Energia é novo cenário de disputa dos EUA contra a China

Os Estados Unidos pretendem rivalizar com a China na América Central com a abertura do mercado de gás natural liquefeito (GNL), apoiado no Panamá como aliado, opinou um meio de comunicação panamenho

Energia é novo cenário de disputa dos EUA contra a China
Energia é novo cenário de disputa dos EUA contra a China

247, com Prensa Latina - Os Estados Unidos pretendem rivalizar com a China na América Central com a abertura do mercado de gás natural liquefeito (GNL), apoiado no Panamá como aliado, opinou um meio de comunicação panamenho.

A afirmação se baseia na abertura, na semana passada, de uma termoeléctrica movida por GNL na cidade caribenha de Colón e os avanços em um terminal marítimo de gás para sua redistribuição a terceiros, ambos investimentos a cargo da estadunidense AES, somado ao crescente tráfego de navios-tanque pelo canal interoceânico.

Um artigo publicado pelo diário La Estrella disse que esse tipo de combustível é a pedra angular da expansão energética dos Estados Unidos nesta subregião, onde perdeu presença para o gigante asiático, e essas movimentações são uma contraofensiva na qual o Panamá poderia 'jogar um papel determinante para a distribuição do hidrocarboneto'.

A comercialização começará em setembro do próximo ano e transformará o Panamá em um 'hub' de energia elétrica e também de exportação de gás natural liquefeito, segundo Andrés Gluski, presidente executivo da AES.

No ato de inauguração, Steven Weiberg, secretário assistente de Energia dos Estados Unidos, informou que seu país exportou desde o início da comercialização de GNL em fevereiro de 2016 até hoje 1,3 trilhão de pés cúbicos (368,12 bilhões de metros cúbicos) a 30 países em cinco continentes.

Horas depois da inauguração da planta, autoridades de ambos países assinaram um memorando de entendimento que estabelece a promoção e a cooperação energética, impulsiona o investimento em infraestrutura, energia renovável e a distribuição e transmissão de energia, segundo informação oficial.

Sobre o programa, o subsecretário do Tesouro estadunidense, David Malpass, explicou que 'está desenhado para seguir desencadeando uma melhor relação preço-qualidade no mercado de energia, bem como para catalizar os investimentos do setor privado nos Estados Unidos e outros lugares'.

Em total sintonia com as políticas econômicas neoliberais, insistiu que 'o investimento privado é chave para desenvolver sistemas de energia sólidos e de alto rendimento.
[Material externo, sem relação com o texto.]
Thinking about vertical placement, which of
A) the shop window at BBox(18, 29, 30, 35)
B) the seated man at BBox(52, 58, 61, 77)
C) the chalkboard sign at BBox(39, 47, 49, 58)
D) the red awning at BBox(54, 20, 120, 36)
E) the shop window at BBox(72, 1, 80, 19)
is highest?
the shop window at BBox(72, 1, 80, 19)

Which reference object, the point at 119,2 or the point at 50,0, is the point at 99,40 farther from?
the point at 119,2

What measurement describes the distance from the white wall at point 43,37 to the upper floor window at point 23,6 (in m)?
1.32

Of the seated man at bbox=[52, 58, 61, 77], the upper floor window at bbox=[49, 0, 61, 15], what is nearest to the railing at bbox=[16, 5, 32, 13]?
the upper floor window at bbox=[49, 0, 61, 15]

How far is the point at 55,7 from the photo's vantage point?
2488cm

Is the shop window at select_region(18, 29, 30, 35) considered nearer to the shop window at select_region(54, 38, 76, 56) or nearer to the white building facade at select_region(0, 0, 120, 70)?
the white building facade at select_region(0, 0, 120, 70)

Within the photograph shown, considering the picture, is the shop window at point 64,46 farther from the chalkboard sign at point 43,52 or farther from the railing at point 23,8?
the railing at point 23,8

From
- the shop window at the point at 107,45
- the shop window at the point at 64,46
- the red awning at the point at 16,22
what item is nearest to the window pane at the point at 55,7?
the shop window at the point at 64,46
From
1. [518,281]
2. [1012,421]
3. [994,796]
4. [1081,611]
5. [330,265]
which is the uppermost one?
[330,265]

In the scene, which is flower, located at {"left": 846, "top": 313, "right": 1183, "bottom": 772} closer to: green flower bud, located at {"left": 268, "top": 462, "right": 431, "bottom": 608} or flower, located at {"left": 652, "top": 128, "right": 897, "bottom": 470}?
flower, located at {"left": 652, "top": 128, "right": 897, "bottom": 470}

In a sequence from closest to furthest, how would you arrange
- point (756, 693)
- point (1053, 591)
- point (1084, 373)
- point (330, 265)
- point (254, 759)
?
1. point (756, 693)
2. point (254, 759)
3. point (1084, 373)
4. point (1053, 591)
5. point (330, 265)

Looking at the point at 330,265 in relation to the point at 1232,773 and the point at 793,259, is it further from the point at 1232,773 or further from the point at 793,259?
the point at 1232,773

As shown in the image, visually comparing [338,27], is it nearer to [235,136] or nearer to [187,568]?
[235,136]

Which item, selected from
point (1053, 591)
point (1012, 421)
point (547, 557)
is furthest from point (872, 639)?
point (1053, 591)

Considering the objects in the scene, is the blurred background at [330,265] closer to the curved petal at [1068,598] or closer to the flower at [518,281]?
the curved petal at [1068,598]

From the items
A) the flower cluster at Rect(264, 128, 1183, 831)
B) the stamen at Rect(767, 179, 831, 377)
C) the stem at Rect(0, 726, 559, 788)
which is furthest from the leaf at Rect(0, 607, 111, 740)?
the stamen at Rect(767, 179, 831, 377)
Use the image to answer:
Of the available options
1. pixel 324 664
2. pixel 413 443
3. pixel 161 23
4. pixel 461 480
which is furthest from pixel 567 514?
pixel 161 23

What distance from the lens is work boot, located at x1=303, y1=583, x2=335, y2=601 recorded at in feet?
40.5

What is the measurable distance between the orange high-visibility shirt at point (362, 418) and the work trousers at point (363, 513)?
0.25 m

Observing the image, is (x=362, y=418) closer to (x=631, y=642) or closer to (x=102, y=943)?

O projeto da AES Colón é demonstração de que o Panamá se dirige com passos firmes por um caminho guiado pelo comércio'.

A Agência Internacional de Energia (IEA, sua sigla em inglês) prevê o aumento da produção de GNL nos Estados Unidos, que se converterá a partir de 2023 no maior exportador do mundo devido ao auge da extração do gás de esquisto.

Este tipo de hidrocarboneto, também conhecido como gás de lutita ou pizarra, é extraído do subsolo mediante ruptura da rocha com pressões hidráulicas, cujas práticas despertaram alarmes de ambientalistas pela possível contaminação de aquíferos, impactos sobre o clima e saúde humana.

Trata-se de um combustível em estado gasoso que se encontra nas formações rochosas sedimentares de grão muito fino localizadas em regiões profundas, e a baixa permeabilidade da rocha impede sua extração comercial por meios convencionais, por isso a fraturam com água e químicos sob pressão.

Neste novo cenário, os Estados Unidos se propõe a enfrentar a presença chinesa na região com seu 'produto estrela', do qual pretender tornar dependente a geração elétrica centro-americana em um princípio, extensivo à América do Sul.

Ao mesmo tempo, os estadunidenses abrem alternativas ao possível corte do maior mercado do mundo para o GNL, a China, em meio a uma guerra comercial que a atual administração leva contra o gigante asiático.